Reindeer in the snow

Winter Wildlife: ZoologiCOOL

How are animals adapted to the cold of winter? Why do some escape it, and are their migrations being affected by climate change? And as for the most important winter journey of all – are reindeer really the best animals to pull Santa’s sleigh? These are all questions we will be looking into in our Winter Wildlife: ZoologiCOOL livestream on Wednesday 1 December. Join us live on our YouTube channel at 7pm and put your questions to our winter wildlife experts!

Ask the Scientist is back for ZoologiCOOL!

We are excited to welcome some brilliant scientists ready to take your questions during our Winter Wildlife: ZoologiCOOL livestream.

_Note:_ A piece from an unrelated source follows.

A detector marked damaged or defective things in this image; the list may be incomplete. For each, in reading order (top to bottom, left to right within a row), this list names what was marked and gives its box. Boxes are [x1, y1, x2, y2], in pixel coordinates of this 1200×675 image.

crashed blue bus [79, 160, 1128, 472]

Want to learn more about migratory birds and the challenges they face? We will be joined by Dr Carles Carboneras and Dr Guy Anderson from the RSPB who work to protect some of our most iconic and threatened migratory birds, including turtle doves, cuckoos and swifts. Find out more about the amazing journeys these birds undertake every year, and how scientists are working to better understand and conserve them.

We will also be joined live by animal locomotion expert Dr Matt Wilkinson, author of Restless Creatures: The Story of Life in Ten Movements, to take a playful look at what it would take for reindeer to pull Santa’s sleigh and answer your questions on the ways in which animals move.

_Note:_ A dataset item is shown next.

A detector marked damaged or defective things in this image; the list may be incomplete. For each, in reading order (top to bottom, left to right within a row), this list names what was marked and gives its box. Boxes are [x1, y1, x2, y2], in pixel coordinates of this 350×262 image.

Put your questions in the comments on YouTube during the livestream and we can put them to our experts live.

Did you ask our scientists a question that we didn’t get time to answer? We are working hard to get answers together for you! Scroll down to the end of this blog post to find them, and keep checking back as we update them!

Wonderful Waxwings

We have been working with our Young Zoologists Club members to create a waxwing irruption to feature as part of the Winter Wildlife livestream. Why not get involved yourself! Download the template and follow the instructions to make your own winter wildlife waxwing to fly alongside the livestream, and upload pictures or videos of your model to our community gallery so we can make a flock online too.

Watching Winter Wildlife

Inspired by Winter Wildlife: ZoologiCOOL to get outside and watch some winter wildlife? Here are some of the sights and sounds of winter in East Anglia, from the Whooper Swans visiting Welney Wetlands Centre and wading birds feeding at Titchwell Marsh to the starlings you might here in the trees on your doorstep:

Ask the Scientist: Your questions answered!

Did you ask a question during our livestream on December 1st that we didn’t have time to answer? We are working hard to get answers for you! Keep checking back here as we upload answers over the coming weeks.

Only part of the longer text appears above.